Biologico e integratori alimentari
L’associazione di due forti domande provenienti dai consumatori, quella sull’origine bio degli ingredienti e quella di completare la propria dieta con l’integrazione alimentare di fattori nutrizionali specifici, si scontra con una normativa che, sostanzialmente, salve eccezioni, vieta questo connubio. L’applicazione più rigorosa delle normativa sul biologico, confermata dalla sentenza della Corte di Giustizia nella causa C-137/13, secondo la quale l’impiego di talune sostanze (nello specifico della causa: minerali, vitamine, amminoacidi e micronutrienti) è ammesso nella produzione biologica esclusivamente quando sia proprio la norma dell’Unione, o una norma del diritto nazionale conforme a quello unionale, a imporre direttamente l’aggiunta della sostanza e non invece ai fini, ad esempio, di raggiungere il quantitativo del nutriente necessario all’uso di indicazioni nutrizionali o sulla salute. La decisione della Corte necessitò di atti esplicativi che confermarono come l’integrazione fosse possibile, ad esempio, nelle formule per la prima infanzia, mentre rimane interdetta nella tribolata categoria del latte di crescita per i quali non vi è un obbligo di ricetta. Conforme alla citata sentenza, quella recentissima C-815/19, con decisione del 29 aprile 2021 (in tema di lithothamnium calcareum).

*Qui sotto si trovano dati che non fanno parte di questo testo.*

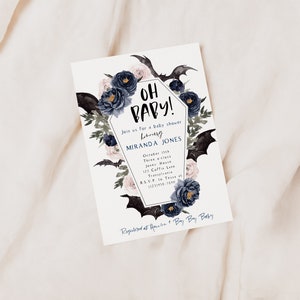 May include: A white baby shower invitation with a black coffin-shaped frame decorated with black bats, blue and pink flowers, and the text "Oh Baby!"  Join us for a baby shower honoring Miranda Jones.  October 11th, Three o'clock, Jones House, 123 Coffee Lane, Transylvania. RSVP to Tessa at (123) 456-7890.  Registered at Amazon + Buy Buy Baby.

L’utilizzo del termine “biologico”
Solo come accenno, merita confermare la necessità di rispettare quanto dispone all’art. 30, 2) il Reg. (Ue) 2018/848: “Nell’etichettatura e nella pubblicità non sono utilizzati termini, compresi quelli impiegati in marchi o denominazioni di società, o pratiche che possano indurre in errore il consumatore o l’utente suggerendo che un prodotto o i suoi ingredienti siano conformi al presente regolamento”. Una regola ampiamente violata, certamente da interpretare, perché l’interdizione voluta dal Legislatore è esclusivamente posta a tutela del prodotto biologico e non quale divieto a impiegare talune diffuse terminologie utilizzate anche con accezioni o in contesti diversi e non necessariamente suscettibili di creare confusione tra il prodotto biologico e quello che non è sottoposto a specifica regolamentazione in materia. In conclusione, mi pare che si possa affermare che numerosi grandi processi che si sono tenuti nel corso degli anni sui prodotti biologici hanno in parte riguardato frodi che nulla avevano a che fare con la produzione fatta secondo la legge, mentre un’altra parte ha interessato aspetti tecnici di estrema complessità che richiedono una conoscenza tecnica e giuridica del settore non sempre presente in fase di primi controlli e di primo impatto nei confronti dei controllati. La fiducia dei consumatori relativamente al prodotto da agricoltura biologica è sempre ampia e il compito di noi tecnici, anche del diritto, è contribuire a rafforzarla.